| Task description |
Look below for the line that contains "ライオンズマンション東麻布の看板", and write out exactly that line and all remaining lines of the listing, omitting pictures.
[Given records Boundary: Start]
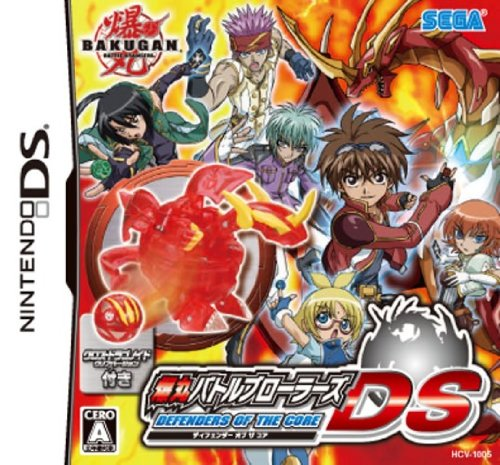 Buy bakugan: defenders of the core the nintendo wii game now on sale with free shipping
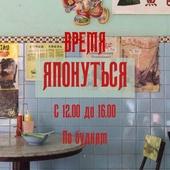 "Акция ""Время ЯПОНУТЬСЯ"""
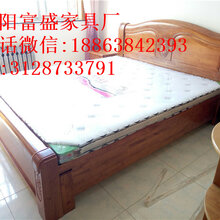 烟台莱阳实木床松木床水曲柳床图片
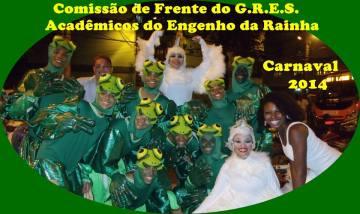 CF da Acadêmicos do Engenho da Rainha 2014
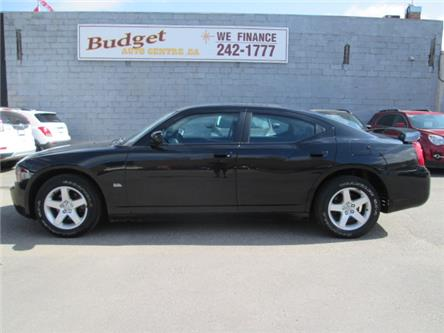 2010 Dodge Charger SXT (Stk: bp731c) in Saskatoon - Image 1 of 16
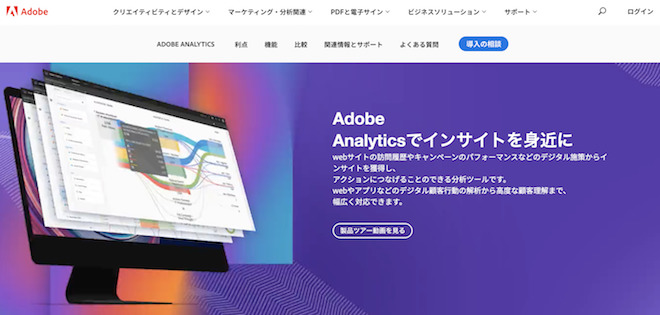 Adobe Analyticsとは?特徴や代表的な機能を解説
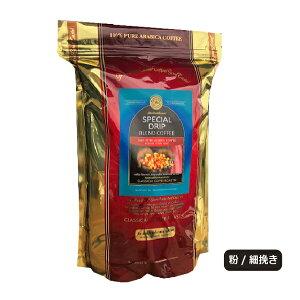 コーヒー豆 送料無料 スペシャル ドリップ ブレンド コーヒー 1kg (2,2lb) [ 細挽 ] 粉 クラシカルコーヒーロースター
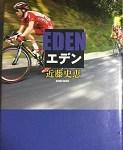 【ブックレビュー】エデン(著:近藤 史恵)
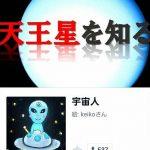 太陽系惑星「天王星」ついて【ウラヌスを知る】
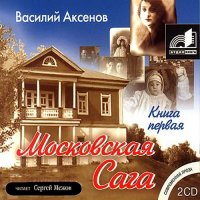 Московская сага. Поколение зимы. Книга первая.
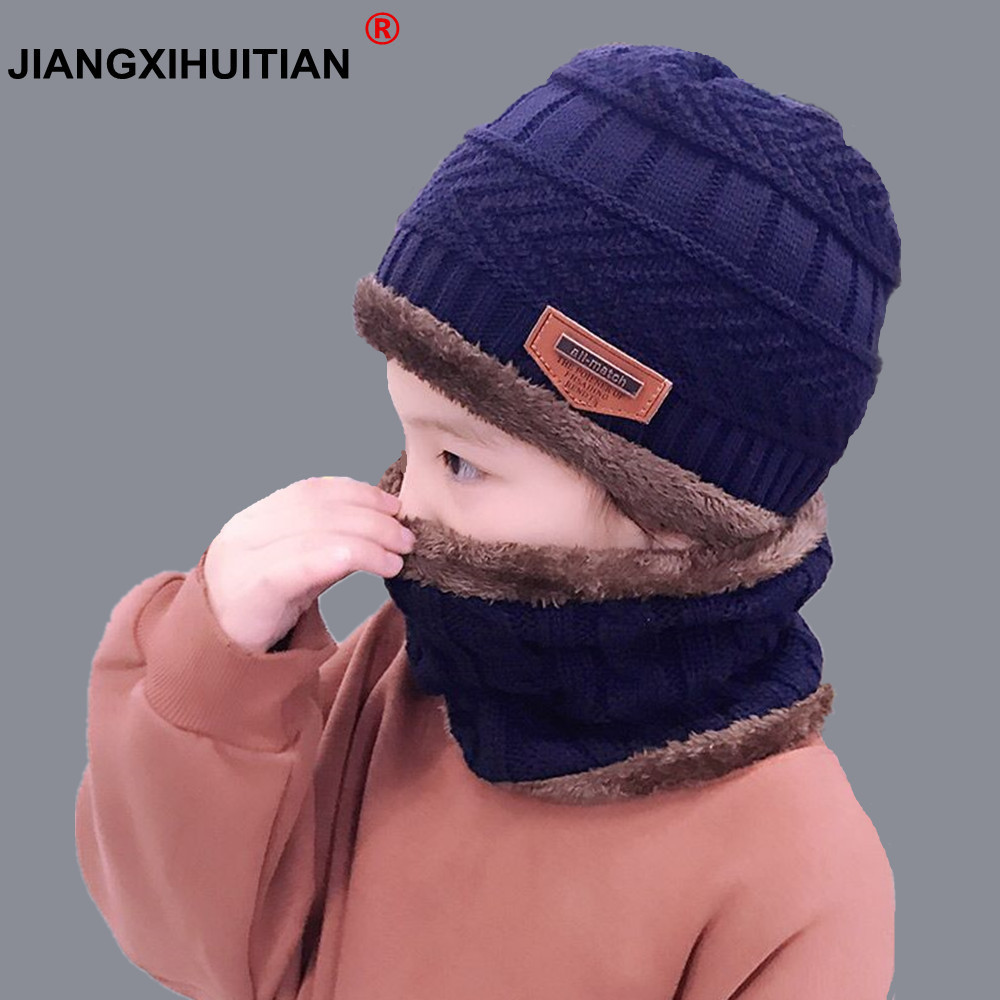 Child 2pcs Winter Balaclava Beanies Knitted Hat And Scarf For 5-8-12 Years Old Girls And Boys Students Hats Caps Ski Hat Cap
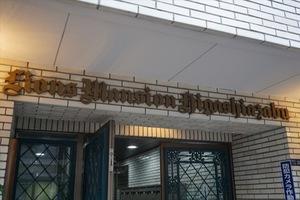 ライオンズマンション東麻布の看板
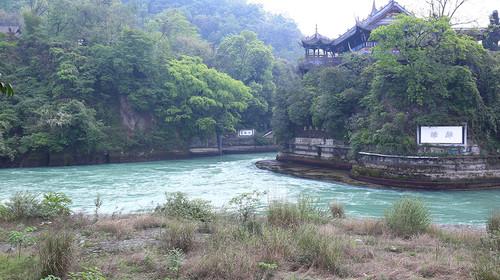 游都江堰风景区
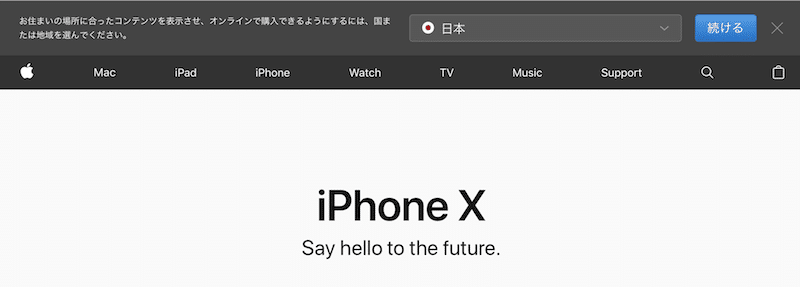 日本国内からアメリカ向けのAppleのサイトにアクセスした際に表示される、日本語で書かれたメッセージ「お住まいの場所に合ったコンテンツを表示させ、オンラインで購入できるようにするには、国または地域を選んでください。」
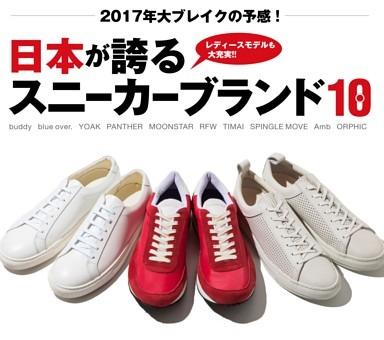 [特集]日本が誇るスニーカーブランド10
[Given records Boundary: End]
| The answer |
 ライオンズマンション東麻布の看板
 游都江堰风景区
 日本国内からアメリカ向けのAppleのサイトにアクセスした際に表示される、日本語で書かれたメッセージ「お住まいの場所に合ったコンテンツを表示させ、オンラインで購入できるようにするには、国または地域を選んでください。」
 [特集]日本が誇るスニーカーブランド10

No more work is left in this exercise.